Step 2.        Click the client to be redirected to Client 360 window then review the details.

Example Figure 69 and Figure 70 show the details for clients in the Client 360 window.

Assurance for Cisco SD-Access

Cisco SD-Access Assurance provisions telemetry subscriptions on devices operating in fabric roles to gather near real time assurance data. This capability requires the fabric devices to be configured for NETCONF, discovered with NETCONF, and to have Catalyst Center telemetry enabled.

After a Catalyst Center upgrade, provision a new telemetry subscription on the devices.

Step 1.        From the top-left corner, click the menu icon and choose Provision > Inventory, if there are new telemetry subscriptions, a banner displays at the top of the Inventory window.

Step 2.        Click Apply Fix to push the new telemetry subscriptions. Catalyst Center automatically selects devices that need updating.

To check Cisco SD-Access health in Assurance:

Step 1.        From the top-left corner, click the menu icon and choose Assurance > Health then click the SD‑Access tab.

Top 10 issues display if any must be addressed. The issues are color coded and sorted by their preassigned priority level, starting with P1.

Step 2.        Click an issue to open a slide-in pane with additional details about the issue type.

Step 3.        From the slide-in pane, click an issue instance where, as required, you can:

●     To resolve the issue, choose Status > Resolve.

●     To ignore the issue:

a.  Choose Status > Ignore.

b.  Set the number of hours to ignore the issue on the slider and confirm.

●     To check the details of the issue, click the issue.

View detailed fabric site information in the table format. The fabric site table displays this information by default:

●     Fabric Site Name: Name of the fabric site

●     Number of Fabric Devices: Number of fabric devices in the fabric site

●     Fabric Site Health:

◦     Overall: Overall health of the fabric site. Click the name to be redirected to the Fabric Site 360 window. See Monitor the Health of a Fabric Site.

◦     Fabric Site Connectivity: Health of the connectivity with the fabric site

◦     Fabric Control Plane: Health of the control plane in the fabric site

◦     Fabric Infrastructure: Health of the devices that make up the fabric site

Filter the table based on the client health with these options:

●     All

●     Poor: Fabric sites with a health score range from 1 to 3

●     Fair: Fabric sites with a health score range from 4 to 7

●     Good: Fabric sites with a health score range from 8 to 10

●     No Data: Fabric sites with no data

View the detailed VN table information. The VN table displays this information by default:

●     VN Name: Name of the VN. Click the name to be redirected to VN360 window. See Monitor the health of a layer 3 VNs with VN 360.
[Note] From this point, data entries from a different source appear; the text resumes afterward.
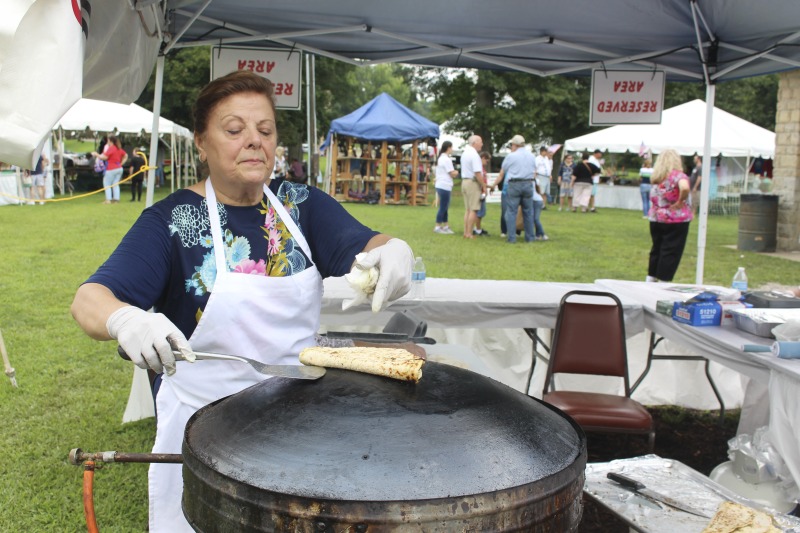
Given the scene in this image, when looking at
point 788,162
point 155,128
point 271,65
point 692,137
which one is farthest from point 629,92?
point 692,137

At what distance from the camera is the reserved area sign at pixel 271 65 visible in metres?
4.98

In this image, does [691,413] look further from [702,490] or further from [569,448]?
[569,448]

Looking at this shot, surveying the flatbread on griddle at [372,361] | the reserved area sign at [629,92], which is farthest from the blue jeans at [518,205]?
the flatbread on griddle at [372,361]

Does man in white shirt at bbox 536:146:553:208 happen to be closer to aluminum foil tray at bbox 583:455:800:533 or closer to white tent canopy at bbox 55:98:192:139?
white tent canopy at bbox 55:98:192:139

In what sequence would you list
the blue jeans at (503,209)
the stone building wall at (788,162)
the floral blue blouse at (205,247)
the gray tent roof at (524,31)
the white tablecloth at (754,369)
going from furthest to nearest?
the blue jeans at (503,209), the stone building wall at (788,162), the gray tent roof at (524,31), the white tablecloth at (754,369), the floral blue blouse at (205,247)

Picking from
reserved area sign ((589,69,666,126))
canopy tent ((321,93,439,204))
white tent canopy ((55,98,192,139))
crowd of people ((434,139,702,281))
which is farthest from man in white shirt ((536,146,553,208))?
reserved area sign ((589,69,666,126))

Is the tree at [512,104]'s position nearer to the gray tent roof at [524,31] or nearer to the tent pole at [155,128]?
the gray tent roof at [524,31]

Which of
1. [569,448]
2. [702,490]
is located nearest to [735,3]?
[702,490]

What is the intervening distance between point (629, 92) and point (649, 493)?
13.4 ft

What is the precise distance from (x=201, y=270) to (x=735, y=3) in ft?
12.8

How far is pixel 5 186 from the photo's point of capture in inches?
641

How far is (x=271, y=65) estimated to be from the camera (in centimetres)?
513

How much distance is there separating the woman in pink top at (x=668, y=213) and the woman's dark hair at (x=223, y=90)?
6445mm

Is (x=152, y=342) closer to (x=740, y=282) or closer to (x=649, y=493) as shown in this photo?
(x=649, y=493)
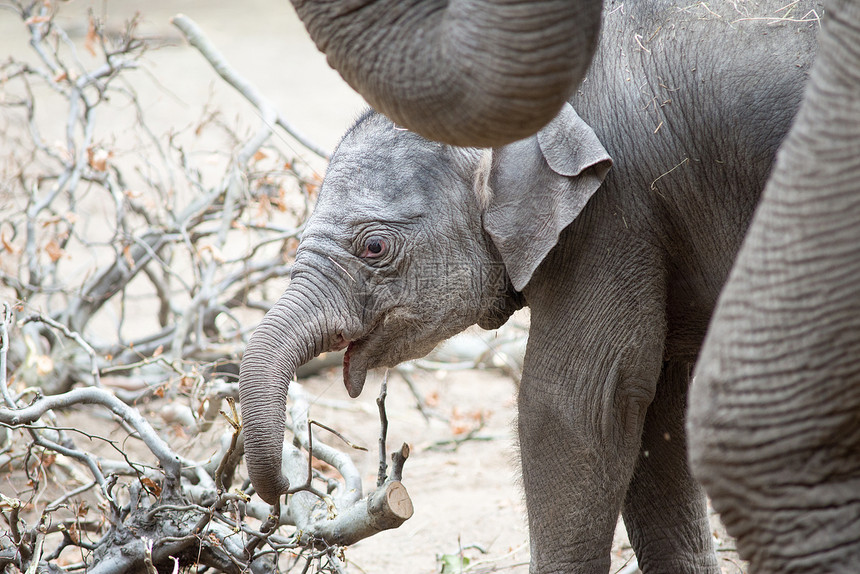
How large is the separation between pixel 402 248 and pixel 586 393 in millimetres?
696

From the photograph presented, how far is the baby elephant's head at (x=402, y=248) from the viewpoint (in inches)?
113

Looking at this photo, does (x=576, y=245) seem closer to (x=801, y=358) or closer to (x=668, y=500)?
(x=668, y=500)

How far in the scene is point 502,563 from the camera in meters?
4.13

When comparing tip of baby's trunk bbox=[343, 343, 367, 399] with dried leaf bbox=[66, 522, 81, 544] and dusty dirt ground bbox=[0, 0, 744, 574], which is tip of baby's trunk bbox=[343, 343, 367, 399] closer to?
dusty dirt ground bbox=[0, 0, 744, 574]

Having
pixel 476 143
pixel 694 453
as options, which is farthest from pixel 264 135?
pixel 694 453

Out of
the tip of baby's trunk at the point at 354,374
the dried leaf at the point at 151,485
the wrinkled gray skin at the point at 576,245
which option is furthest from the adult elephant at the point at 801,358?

●     Associated Fabric Sites: Number of Associated sites in the VN

●     Number of Clients: Number of endpoints in the VN

●     Virtual Network Health:

◦     Overall VN Health: Overall health of the VN

◦     Fabric Control Plane: Health of the control plane in the VN

◦     VN Services: Health of the VN services

◦     VN Exit: Health of BGP sessions to peer devices

View detailed transits and peer network information in a table format. The transits and peer network table displays this information by default:

●     Transit Name: Name of the transit network or peer network. See Monitor the health of layer 3 VNs with VN 360.

●     Transit Type: IP or SD-Access

●     Associated Fabric Sites: Number of associated sites

●     Transit Health:

◦     Overall: Overall health of the transit and peer network

◦     Transit Control Plane: Health of the transit control plane

◦     Transit Services: Health of internet availability

Monitor the health of a fabric site

As shown in the Fabric Dashlet section, click the fabric site to view the detailed health information of a site.

Use the health timeline slider to view the health score for a more granular time range and to view quality information.

Hover the cursor within the timeline to view information, including:

●     Fabric Site Health: Health is the percentage of healthy fabric nodes in this site.

Click a hyperlinked fabric category in the charts to open a side pane to view the respective KPI subcategories.

 

Monitor the health of layer 3 VNs with VN 360

As shown in previous section, click the VN to view the detailed health information of a specific VN.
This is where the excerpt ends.